◆ **Your instructions**: In the records below, begin at the line that has "The detector was" and stop after the line that has "Answer (YES/NO): YES"; quote those lines verbatim and nothing more.

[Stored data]
----
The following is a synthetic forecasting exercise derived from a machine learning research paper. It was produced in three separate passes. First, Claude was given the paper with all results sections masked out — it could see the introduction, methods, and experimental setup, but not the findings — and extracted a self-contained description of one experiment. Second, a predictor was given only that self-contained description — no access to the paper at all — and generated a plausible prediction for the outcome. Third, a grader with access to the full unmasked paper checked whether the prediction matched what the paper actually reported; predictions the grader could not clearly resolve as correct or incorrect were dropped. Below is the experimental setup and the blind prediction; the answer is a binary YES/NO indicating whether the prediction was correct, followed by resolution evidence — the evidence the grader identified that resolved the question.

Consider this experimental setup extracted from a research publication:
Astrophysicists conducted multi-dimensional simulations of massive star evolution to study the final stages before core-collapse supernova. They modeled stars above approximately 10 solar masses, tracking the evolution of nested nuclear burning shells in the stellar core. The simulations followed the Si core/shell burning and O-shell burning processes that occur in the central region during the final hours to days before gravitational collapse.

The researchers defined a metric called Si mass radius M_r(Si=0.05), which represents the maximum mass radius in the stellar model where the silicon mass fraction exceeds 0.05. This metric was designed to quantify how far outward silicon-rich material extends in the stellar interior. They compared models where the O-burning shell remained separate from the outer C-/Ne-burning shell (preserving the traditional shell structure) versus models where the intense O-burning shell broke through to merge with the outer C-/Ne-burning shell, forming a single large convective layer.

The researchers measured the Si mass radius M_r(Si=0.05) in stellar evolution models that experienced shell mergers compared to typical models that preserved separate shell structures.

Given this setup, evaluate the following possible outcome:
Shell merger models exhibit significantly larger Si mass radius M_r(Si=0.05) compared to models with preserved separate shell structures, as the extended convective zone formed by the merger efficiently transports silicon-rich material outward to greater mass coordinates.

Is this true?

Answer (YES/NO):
----
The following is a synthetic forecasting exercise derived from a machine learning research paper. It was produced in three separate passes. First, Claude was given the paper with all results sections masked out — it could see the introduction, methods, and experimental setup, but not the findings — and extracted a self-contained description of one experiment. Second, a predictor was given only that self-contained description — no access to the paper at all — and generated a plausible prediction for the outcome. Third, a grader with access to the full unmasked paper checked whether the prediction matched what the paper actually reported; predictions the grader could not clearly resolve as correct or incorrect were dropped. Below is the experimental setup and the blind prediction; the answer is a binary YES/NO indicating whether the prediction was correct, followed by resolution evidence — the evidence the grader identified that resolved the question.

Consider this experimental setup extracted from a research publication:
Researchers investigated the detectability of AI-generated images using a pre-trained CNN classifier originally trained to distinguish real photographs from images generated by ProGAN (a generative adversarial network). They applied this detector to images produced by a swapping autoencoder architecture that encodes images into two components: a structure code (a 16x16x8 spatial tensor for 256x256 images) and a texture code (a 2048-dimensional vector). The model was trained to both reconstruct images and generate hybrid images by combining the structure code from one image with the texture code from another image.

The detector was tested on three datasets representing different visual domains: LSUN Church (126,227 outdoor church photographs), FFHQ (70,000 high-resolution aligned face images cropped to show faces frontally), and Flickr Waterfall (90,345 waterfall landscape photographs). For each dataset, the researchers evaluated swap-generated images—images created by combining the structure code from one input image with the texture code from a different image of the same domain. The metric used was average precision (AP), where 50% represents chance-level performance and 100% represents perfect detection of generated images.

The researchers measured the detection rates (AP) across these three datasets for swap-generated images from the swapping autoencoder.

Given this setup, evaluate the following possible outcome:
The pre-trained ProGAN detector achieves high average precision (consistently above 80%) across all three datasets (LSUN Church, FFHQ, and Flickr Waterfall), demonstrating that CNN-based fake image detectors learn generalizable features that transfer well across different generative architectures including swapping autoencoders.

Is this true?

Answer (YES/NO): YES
----
◆ **Finished task**:
The detector was tested on three datasets representing different visual domains: LSUN Church (126,227 outdoor church photographs), FFHQ (70,000 high-resolution aligned face images cropped to show faces frontally), and Flickr Waterfall (90,345 waterfall landscape photographs). For each dataset, the researchers evaluated swap-generated images—images created by combining the structure code from one input image with the texture code from a different image of the same domain. The metric used was average precision (AP), where 50% represents chance-level performance and 100% represents perfect detection of generated images.

The researchers measured the detection rates (AP) across these three datasets for swap-generated images from the swapping autoencoder.

Given this setup, evaluate the following possible outcome:
The pre-trained ProGAN detector achieves high average precision (consistently above 80%) across all three datasets (LSUN Church, FFHQ, and Flickr Waterfall), demonstrating that CNN-based fake image detectors learn generalizable features that transfer well across different generative architectures including swapping autoencoders.

Is this true?

Answer (YES/NO): YES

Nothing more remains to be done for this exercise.